→ **Work to be completed**
Return each record unchanged and drop the images.

BEGIN Data supplied

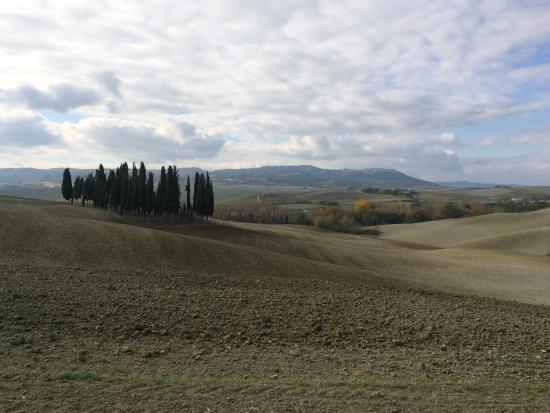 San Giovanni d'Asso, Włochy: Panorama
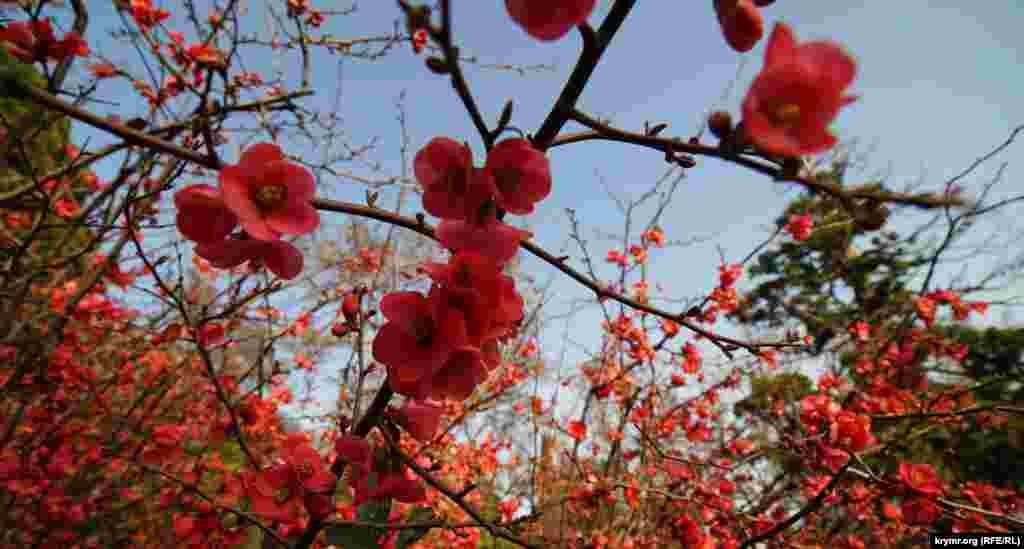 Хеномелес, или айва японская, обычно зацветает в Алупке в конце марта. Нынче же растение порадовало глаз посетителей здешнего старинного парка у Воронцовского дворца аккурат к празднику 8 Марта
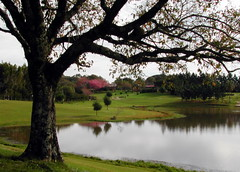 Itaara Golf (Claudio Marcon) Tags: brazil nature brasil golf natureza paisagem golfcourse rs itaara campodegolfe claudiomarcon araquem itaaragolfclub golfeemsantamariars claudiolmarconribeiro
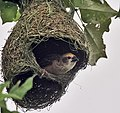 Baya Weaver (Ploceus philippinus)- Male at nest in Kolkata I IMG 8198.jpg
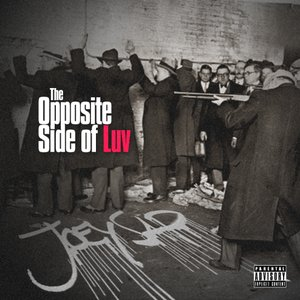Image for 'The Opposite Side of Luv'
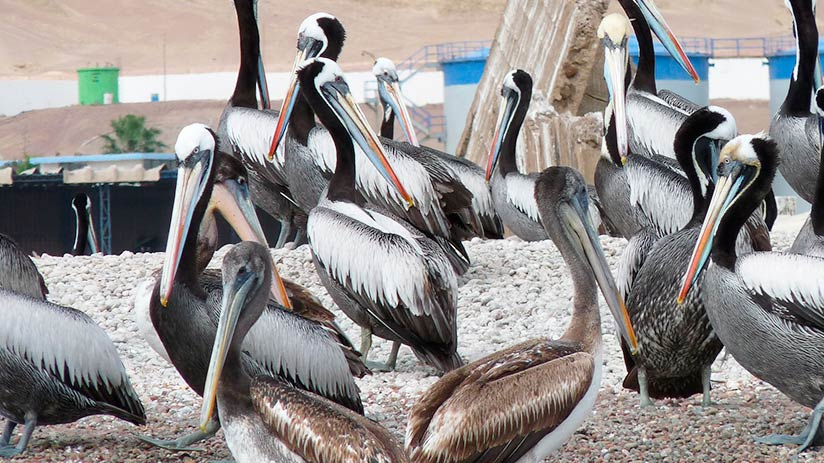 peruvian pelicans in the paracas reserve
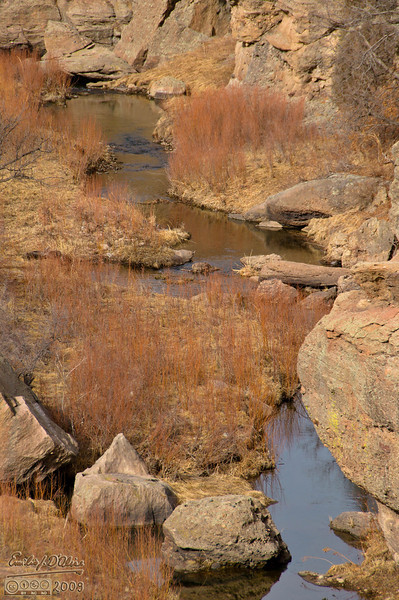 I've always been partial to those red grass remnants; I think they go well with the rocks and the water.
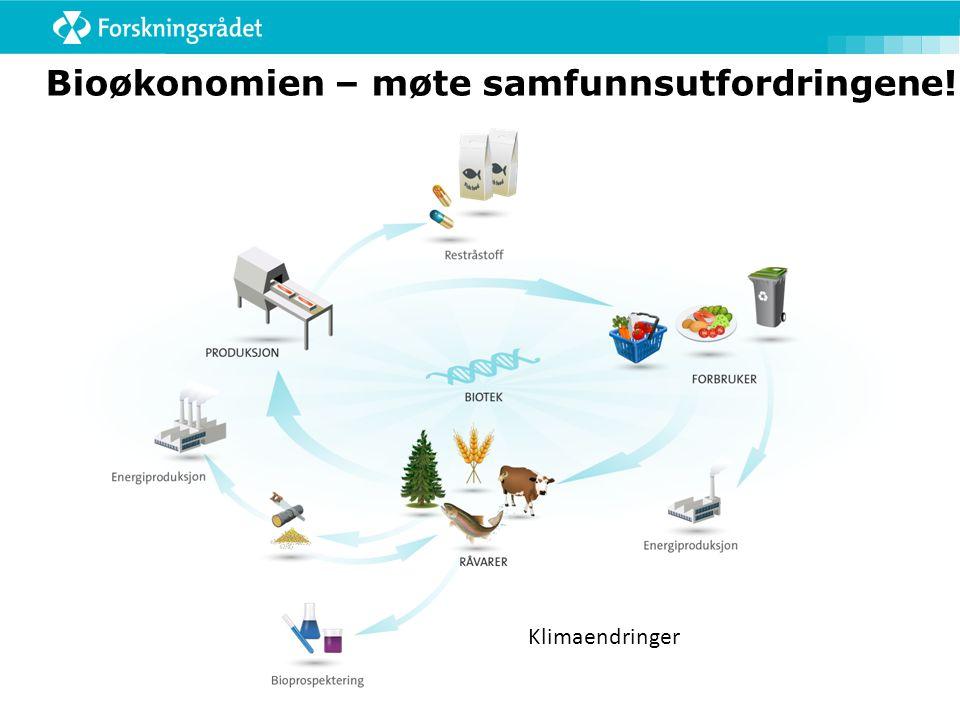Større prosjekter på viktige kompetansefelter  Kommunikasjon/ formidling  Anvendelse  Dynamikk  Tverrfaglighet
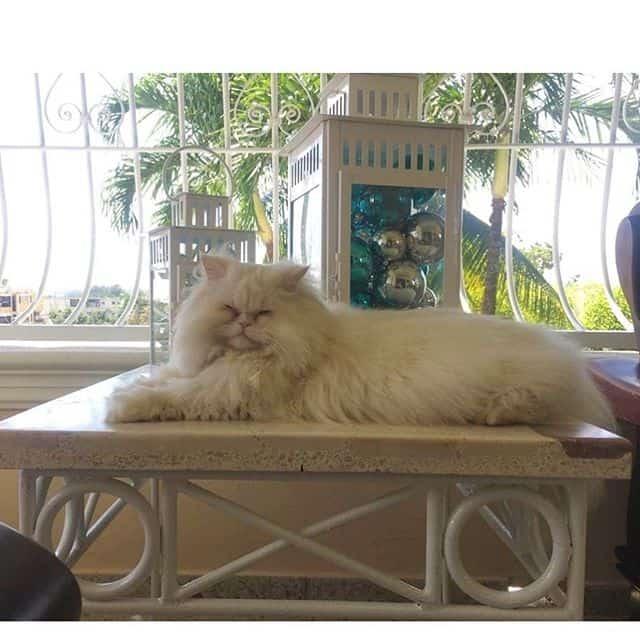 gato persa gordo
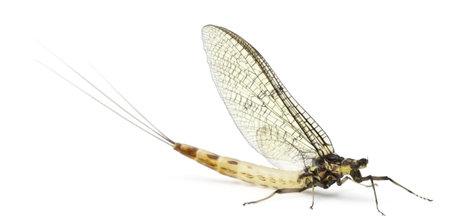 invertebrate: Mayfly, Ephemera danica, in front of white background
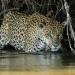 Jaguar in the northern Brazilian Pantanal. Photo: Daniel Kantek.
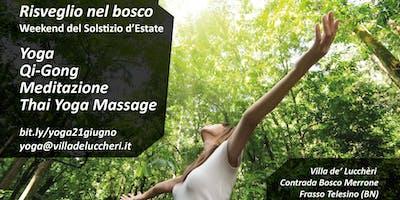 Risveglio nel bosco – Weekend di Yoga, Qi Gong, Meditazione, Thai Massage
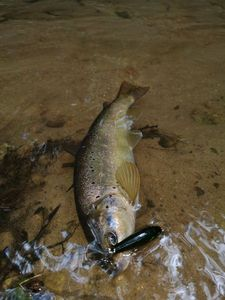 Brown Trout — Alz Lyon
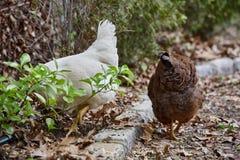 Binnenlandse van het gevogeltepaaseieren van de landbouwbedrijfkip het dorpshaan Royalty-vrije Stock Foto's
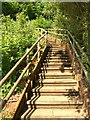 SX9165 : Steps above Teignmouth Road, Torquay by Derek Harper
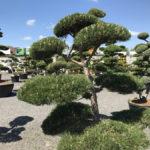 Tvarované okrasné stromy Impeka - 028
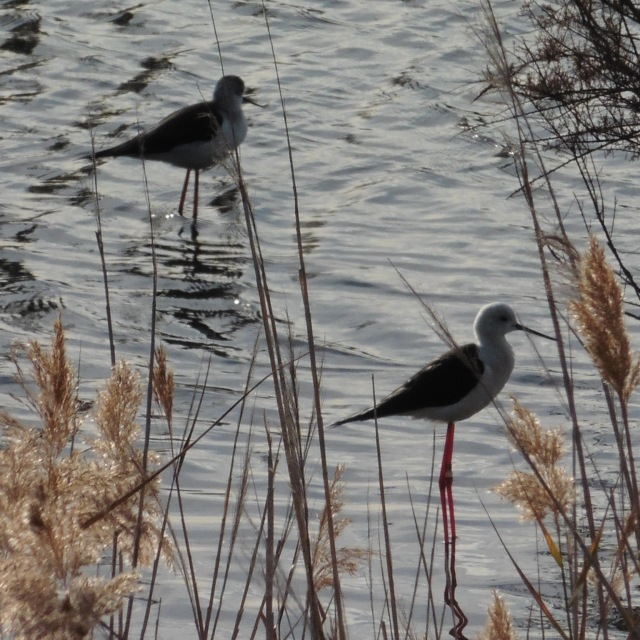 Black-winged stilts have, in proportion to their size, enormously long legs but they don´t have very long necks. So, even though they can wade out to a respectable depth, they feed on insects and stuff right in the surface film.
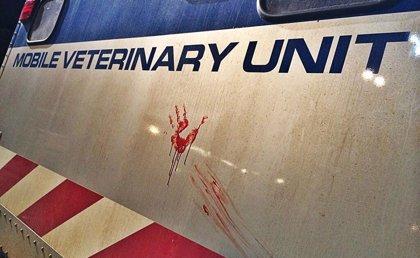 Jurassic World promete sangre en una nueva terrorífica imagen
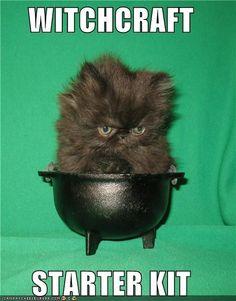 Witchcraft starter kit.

END Data supplied

→ **Output**
 San Giovanni d'Asso, Włochy: Panorama
 Хеномелес, или айва японская, обычно зацветает в Алупке в конце марта. Нынче же растение порадовало глаз посетителей здешнего старинного парка у Воронцовского дворца аккурат к празднику 8 Марта
 Itaara Golf (Claudio Marcon) Tags: brazil nature brasil golf natureza paisagem golfcourse rs itaara campodegolfe claudiomarcon araquem itaaragolfclub golfeemsantamariars claudiolmarconribeiro
 Baya Weaver (Ploceus philippinus)- Male at nest in Kolkata I IMG 8198.jpg
Image for 'The Opposite Side of Luv'
 peruvian pelicans in the paracas reserve
 I've always been partial to those red grass remnants; I think they go well with the rocks and the water.
Større prosjekter på viktige kompetansefelter  Kommunikasjon/ formidling  Anvendelse  Dynamikk  Tverrfaglighet
 gato persa gordo
 invertebrate: Mayfly, Ephemera danica, in front of white background
 Jaguar in the northern Brazilian Pantanal. Photo: Daniel Kantek.
 Risveglio nel bosco – Weekend di Yoga, Qi Gong, Meditazione, Thai Massage
 Brown Trout — Alz Lyon
 Binnenlandse van het gevogeltepaaseieren van de landbouwbedrijfkip het dorpshaan Royalty-vrije Stock Foto's
 SX9165 : Steps above Teignmouth Road, Torquay by Derek Harper
 Tvarované okrasné stromy Impeka - 028
 Black-winged stilts have, in proportion to their size, enormously long legs but they don´t have very long necks. So, even though they can wade out to a respectable depth, they feed on insects and stuff right in the surface film.
 Jurassic World promete sangre en una nueva terrorífica imagen
 Witchcraft starter kit.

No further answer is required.